The Maua Square in Rio is back as one of the hotspots in the city. And that is a good thing. For locals, and for visitors in Rio. Located in the port zone of Rio de Janeiro, Praça Mauá is an interesting square, and when exploring historic Rio, just a walking distance from one of the oldest neighborhoods of the city, Morro da Conceição. An area of around 25 thousand square meters, the Maua square in Rio is in a way defined by the futuristic Museum of Tomorrow, a fantastic building designed by the Spanish architect Santiago Calatrava, set on Mauá Pier.
The place always was one of the most important areas in the old city of Rio, since it was the place where the ships arrived with all products. The square officially was inaugurated in the beginning of the twentieth century, commercial ships would dock there, bringing products and tourists to Rio de Janeiro. Soon the surrounding neighborhood developed into a busy area with bars, money changers, and brothels.
After the city Rio lost its status as capital of Brazil in 1960 downtown Rio, including the port zone, went through a period of decay. Especially in the evenings and weekends the area was to be avoided. However, because of the World Cup football in 2014 and the Olympic Games in 2016 the region around the square was revitalized. And the last couple of years the square has gained a lot of popularity due to events, congresses, parties and other social activities that took place on and around the square.
Nowadays the square is known for different reasons. Besides the museum of Tomorrow, there is also the Rio Art Museum, or MAR as it is called locally – two museums that definitely should be a part of your program with rain in Rio.

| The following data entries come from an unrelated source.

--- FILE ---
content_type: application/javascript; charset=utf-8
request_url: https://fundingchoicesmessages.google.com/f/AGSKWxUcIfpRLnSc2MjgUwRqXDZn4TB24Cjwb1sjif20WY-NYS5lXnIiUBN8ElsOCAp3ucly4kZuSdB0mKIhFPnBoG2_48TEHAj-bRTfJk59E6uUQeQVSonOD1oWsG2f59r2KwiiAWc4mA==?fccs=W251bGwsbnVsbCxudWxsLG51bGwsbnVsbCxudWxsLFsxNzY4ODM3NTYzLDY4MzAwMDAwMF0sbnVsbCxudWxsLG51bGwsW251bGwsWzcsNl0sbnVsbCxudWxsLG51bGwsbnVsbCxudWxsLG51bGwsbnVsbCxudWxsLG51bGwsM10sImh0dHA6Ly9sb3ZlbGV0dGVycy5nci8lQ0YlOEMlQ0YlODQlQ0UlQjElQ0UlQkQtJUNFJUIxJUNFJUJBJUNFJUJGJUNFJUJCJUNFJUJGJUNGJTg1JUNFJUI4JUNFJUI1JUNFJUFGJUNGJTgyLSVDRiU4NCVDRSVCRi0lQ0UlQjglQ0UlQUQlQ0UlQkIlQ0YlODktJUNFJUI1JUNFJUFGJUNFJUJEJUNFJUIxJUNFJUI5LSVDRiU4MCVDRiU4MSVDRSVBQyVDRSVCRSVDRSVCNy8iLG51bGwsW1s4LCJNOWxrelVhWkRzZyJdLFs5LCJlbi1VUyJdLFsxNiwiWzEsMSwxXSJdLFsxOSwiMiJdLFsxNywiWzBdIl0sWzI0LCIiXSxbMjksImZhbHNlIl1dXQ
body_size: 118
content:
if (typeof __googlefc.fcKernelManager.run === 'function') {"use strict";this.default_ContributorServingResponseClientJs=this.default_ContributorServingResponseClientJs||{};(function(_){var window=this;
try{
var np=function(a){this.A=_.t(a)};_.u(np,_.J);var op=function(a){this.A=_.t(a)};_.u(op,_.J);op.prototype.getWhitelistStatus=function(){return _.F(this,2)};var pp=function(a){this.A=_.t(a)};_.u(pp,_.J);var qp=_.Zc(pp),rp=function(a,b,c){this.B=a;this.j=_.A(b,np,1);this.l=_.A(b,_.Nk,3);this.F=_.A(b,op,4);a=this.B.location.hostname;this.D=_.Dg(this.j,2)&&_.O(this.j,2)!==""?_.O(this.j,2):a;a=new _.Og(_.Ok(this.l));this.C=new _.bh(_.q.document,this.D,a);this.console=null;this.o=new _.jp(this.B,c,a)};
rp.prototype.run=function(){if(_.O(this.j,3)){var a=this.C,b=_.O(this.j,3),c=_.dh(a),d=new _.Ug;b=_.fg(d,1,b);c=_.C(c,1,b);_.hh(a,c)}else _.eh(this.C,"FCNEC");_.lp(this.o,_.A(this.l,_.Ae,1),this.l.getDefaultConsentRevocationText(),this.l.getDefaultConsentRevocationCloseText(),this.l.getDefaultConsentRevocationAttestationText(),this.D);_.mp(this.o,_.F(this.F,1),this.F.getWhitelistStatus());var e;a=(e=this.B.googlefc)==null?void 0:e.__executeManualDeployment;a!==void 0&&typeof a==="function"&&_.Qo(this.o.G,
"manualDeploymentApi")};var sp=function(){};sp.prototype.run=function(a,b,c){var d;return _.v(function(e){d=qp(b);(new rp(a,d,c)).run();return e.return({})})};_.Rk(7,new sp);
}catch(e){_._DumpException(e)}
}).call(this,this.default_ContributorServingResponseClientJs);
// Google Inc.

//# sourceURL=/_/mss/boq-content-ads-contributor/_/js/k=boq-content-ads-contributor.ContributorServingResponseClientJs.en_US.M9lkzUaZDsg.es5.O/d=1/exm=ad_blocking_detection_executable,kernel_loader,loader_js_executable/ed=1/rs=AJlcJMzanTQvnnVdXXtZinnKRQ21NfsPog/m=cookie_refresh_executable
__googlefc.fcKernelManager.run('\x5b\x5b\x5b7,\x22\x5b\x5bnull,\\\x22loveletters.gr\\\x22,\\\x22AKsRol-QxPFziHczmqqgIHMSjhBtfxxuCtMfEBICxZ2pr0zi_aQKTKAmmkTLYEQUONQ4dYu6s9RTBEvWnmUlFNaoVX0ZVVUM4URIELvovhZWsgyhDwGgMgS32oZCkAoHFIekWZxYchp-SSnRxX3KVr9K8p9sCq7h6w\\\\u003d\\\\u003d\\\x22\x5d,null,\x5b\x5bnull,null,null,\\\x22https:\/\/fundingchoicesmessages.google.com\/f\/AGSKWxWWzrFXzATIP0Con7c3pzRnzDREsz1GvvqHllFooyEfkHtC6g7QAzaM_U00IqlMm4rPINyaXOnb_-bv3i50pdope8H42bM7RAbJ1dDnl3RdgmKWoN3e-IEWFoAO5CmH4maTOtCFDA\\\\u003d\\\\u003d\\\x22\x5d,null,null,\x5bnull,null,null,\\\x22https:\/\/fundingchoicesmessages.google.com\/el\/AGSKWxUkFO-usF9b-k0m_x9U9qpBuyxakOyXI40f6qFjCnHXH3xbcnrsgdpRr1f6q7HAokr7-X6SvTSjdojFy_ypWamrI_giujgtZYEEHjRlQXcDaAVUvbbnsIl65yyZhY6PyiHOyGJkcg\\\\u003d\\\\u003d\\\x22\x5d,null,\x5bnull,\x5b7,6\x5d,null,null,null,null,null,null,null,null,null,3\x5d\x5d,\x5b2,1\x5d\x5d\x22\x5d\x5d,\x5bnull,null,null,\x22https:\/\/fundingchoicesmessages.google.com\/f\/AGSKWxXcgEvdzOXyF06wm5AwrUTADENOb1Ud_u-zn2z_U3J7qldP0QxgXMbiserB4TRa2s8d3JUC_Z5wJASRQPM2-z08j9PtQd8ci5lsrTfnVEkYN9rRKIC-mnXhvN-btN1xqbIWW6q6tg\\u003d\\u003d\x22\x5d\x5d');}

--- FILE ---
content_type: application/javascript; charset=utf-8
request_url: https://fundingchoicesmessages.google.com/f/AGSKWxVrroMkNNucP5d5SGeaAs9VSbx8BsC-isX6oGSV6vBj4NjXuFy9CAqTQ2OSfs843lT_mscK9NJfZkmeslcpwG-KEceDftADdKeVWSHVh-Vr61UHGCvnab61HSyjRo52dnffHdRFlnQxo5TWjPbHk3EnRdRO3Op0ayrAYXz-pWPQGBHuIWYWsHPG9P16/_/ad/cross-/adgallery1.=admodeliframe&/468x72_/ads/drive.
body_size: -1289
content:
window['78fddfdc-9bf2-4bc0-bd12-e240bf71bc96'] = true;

MAR is an arts museum, with expositions related to the city of Rio de Janeiro. On different days you’ll find food trucks and alternative markets on the square, offering food, drinks, clothes and other stuff.

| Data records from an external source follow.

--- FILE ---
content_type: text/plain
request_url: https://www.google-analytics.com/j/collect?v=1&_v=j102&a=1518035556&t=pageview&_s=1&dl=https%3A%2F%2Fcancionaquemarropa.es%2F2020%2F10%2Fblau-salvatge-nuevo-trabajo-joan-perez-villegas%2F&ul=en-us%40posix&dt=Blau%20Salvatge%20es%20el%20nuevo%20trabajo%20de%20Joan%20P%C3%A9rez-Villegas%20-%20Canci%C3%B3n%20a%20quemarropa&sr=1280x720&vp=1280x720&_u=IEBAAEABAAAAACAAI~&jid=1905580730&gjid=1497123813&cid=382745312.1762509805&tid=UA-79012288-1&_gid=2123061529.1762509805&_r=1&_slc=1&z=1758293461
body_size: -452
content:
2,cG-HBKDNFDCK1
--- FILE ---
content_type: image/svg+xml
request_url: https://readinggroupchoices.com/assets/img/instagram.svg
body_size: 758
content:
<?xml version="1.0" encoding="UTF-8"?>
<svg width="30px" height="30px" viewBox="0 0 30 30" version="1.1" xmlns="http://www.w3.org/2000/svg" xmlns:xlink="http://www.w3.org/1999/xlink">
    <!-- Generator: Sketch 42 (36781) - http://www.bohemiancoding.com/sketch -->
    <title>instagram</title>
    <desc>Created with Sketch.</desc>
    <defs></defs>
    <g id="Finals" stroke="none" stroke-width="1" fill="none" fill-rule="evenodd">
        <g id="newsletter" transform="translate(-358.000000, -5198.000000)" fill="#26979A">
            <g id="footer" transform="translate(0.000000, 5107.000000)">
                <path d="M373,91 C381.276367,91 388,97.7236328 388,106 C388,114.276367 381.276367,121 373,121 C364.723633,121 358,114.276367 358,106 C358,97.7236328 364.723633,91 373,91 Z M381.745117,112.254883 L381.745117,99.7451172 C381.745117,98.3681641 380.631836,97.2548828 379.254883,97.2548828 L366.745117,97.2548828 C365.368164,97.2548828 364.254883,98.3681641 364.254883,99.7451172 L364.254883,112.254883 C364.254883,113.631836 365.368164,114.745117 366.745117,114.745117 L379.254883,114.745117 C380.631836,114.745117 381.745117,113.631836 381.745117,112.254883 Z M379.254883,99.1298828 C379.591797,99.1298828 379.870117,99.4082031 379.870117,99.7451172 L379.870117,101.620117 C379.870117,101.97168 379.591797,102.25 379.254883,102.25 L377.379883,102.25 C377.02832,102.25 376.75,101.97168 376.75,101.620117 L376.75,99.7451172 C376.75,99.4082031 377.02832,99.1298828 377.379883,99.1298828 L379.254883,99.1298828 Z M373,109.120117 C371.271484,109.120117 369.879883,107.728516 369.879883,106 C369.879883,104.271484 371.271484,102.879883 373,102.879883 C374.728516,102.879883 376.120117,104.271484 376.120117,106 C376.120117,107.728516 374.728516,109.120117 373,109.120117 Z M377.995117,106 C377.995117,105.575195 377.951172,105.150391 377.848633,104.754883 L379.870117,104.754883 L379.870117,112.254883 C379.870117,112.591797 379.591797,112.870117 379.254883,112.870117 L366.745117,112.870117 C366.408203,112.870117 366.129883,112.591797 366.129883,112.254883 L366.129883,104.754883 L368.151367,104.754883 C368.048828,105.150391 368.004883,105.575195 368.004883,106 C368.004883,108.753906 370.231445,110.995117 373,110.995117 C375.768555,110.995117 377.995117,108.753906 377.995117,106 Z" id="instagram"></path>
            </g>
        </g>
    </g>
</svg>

Near the Maua square in Rio, along the docks and their warehouses, incredible street art is to be found. One of the highlights is the work of Kobra, a spectacular 190-meter-long painted wall, presumably the largest street art mural ever made, known as the Wall of ethnicities. The mural comprises five faces from diverse ethnicities. You can see a Tajapo boy from Brazil, a Mursi woman from Ethiopia, a Supi man from Northern Europe, a Huli man from Papua New Guinea and a Kayin woman from Thailand.
If you are in front of Kobra’s work, it is also a short walk to AquaRio, the city’s aquarium. With about 26 thousand square-meters, and five floors and 28 tanks, it is the biggest aquarium in South America and worth visiting. Next to the aquarium you will find the cities newest attraction, the Rio Star. A 88 meter high ferris wheel. Also the biggest in Latin America.
Another great thing of the square is its views, of the Bay of Guanabara, and of the bridge of almost 14 kilometers that connects Rio de Janeiro to satellite city Niteroi. For a long time this connection with the bay was obstructed because of a huge viaduct, with one of the highways to the international airport and connecting to the highway to São Paulo. Around the Olympics this viaduct was blown up and this created the possibility to give Rio back its connection with the water.